-- How to complete this task --
Once the line containing "Q: What species is this?" has been written out, stop; until then, restate each line of the entries below word for word from the first.

-- Records for this exercise --
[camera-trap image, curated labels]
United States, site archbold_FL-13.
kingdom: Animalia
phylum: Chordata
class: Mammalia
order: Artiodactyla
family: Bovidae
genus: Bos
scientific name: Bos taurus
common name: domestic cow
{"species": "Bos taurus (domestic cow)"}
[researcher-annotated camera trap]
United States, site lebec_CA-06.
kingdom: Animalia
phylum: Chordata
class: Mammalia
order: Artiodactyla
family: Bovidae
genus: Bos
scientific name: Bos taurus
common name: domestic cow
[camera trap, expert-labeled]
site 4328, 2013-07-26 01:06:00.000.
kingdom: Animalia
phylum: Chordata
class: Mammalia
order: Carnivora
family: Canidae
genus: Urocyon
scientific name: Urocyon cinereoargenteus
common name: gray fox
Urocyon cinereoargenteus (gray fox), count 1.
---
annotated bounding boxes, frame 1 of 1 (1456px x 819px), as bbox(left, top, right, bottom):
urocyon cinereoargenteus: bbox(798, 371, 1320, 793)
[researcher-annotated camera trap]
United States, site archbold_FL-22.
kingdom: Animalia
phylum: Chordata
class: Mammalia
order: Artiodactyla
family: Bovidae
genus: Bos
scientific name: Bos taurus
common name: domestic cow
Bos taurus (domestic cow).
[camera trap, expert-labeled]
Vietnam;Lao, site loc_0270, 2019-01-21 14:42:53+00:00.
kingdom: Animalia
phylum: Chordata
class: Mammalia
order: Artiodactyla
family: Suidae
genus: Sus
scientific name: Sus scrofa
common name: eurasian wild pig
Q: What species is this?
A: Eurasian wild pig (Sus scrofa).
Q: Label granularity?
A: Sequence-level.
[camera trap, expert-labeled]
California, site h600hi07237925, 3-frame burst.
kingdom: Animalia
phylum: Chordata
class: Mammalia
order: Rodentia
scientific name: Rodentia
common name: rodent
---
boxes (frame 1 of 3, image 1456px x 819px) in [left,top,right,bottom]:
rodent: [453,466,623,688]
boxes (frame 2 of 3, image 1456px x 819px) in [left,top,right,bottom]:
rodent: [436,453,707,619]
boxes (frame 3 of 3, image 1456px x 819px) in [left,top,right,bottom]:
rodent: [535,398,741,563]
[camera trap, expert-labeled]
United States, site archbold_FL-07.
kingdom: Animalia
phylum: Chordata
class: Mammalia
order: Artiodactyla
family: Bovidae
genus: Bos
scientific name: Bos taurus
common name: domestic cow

-- Result for this task --
[camera-trap image, curated labels]
United States, site archbold_FL-13.
kingdom: Animalia
phylum: Chordata
class: Mammalia
order: Artiodactyla
family: Bovidae
genus: Bos
scientific name: Bos taurus
common name: domestic cow
{"species": "Bos taurus (domestic cow)"}
[researcher-annotated camera trap]
United States, site lebec_CA-06.
kingdom: Animalia
phylum: Chordata
class: Mammalia
order: Artiodactyla
family: Bovidae
genus: Bos
scientific name: Bos taurus
common name: domestic cow
[camera trap, expert-labeled]
site 4328, 2013-07-26 01:06:00.000.
kingdom: Animalia
phylum: Chordata
class: Mammalia
order: Carnivora
family: Canidae
genus: Urocyon
scientific name: Urocyon cinereoargenteus
common name: gray fox
Urocyon cinereoargenteus (gray fox), count 1.
---
annotated bounding boxes, frame 1 of 1 (1456px x 819px), as bbox(left, top, right, bottom):
urocyon cinereoargenteus: bbox(798, 371, 1320, 793)
[researcher-annotated camera trap]
United States, site archbold_FL-22.
kingdom: Animalia
phylum: Chordata
class: Mammalia
order: Artiodactyla
family: Bovidae
genus: Bos
scientific name: Bos taurus
common name: domestic cow
Bos taurus (domestic cow).
[camera trap, expert-labeled]
Vietnam;Lao, site loc_0270, 2019-01-21 14:42:53+00:00.
kingdom: Animalia
phylum: Chordata
class: Mammalia
order: Artiodactyla
family: Suidae
genus: Sus
scientific name: Sus scrofa
common name: eurasian wild pig
Q: What species is this?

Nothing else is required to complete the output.